From a truth table perspective:
- P→Q is false only when P is true and Q is false.
- So to disprove the implication, one would need to find such a case.
- Conversely, to prove the implication, we assume that case (i.e., P∧¬Q) and derive a contradiction — showing it's not logically possible.
That’s exactly what happens in our geometric proof: we suppose
P (that a line
L is tangent to the circle at point
T), and
¬Q (that
L is not perpendicular to the radius at
T). This leads to a contradiction — so the configuration can’t exist, and therefore
P→Q holds.
In logical terms, the implication
P→Q is
semantically true if there is no case where
P is true and
Q is false. Our contradiction shows exactly that — assuming
P and
¬Q leads to an impossible scenario. So that one "bad" row in the truth table is ruled out, meaning the implication is valid.

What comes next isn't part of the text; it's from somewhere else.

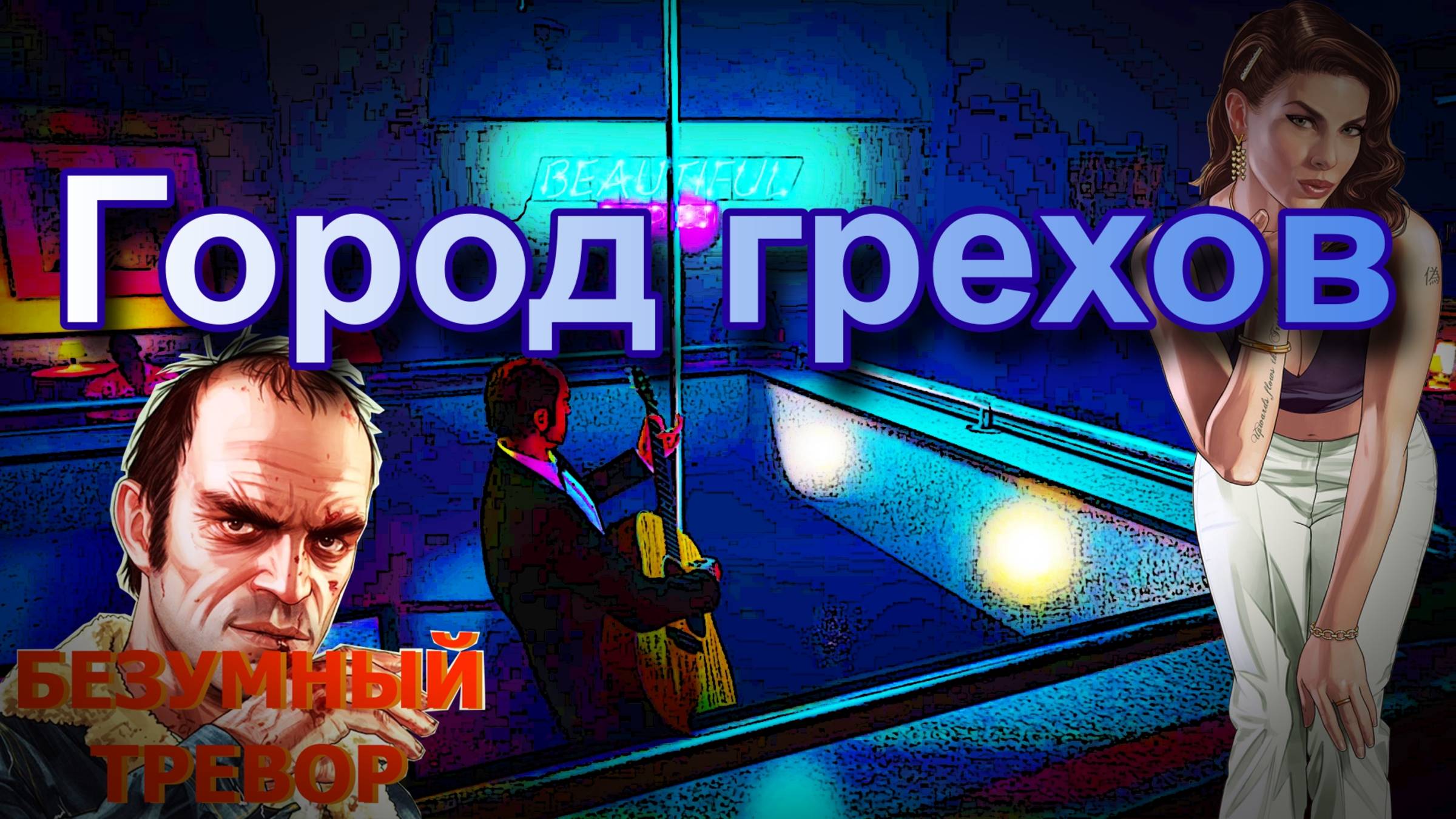 ГТА 5 Город грехов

Also, regarding your geometric reasoning: I see that you attempted to depict the situation by assuming
L is tangent to the circle and drawing it — but that approach
doesn’t incorporate the second part of the assumption, namely that
L is
not perpendicular to the radius at the point of tangency. Once you try to include both conditions at the same time, the construction clearly breaks down — because such a line simply
cannot exist. It violates the very geometry of the circle.
So rather than showing that the assumptions coexist, the attempt at drawing it actually
proves our point: assuming both
P and
¬Q leads to an impossibility — which is exactly what the proof is meant to demonstrate.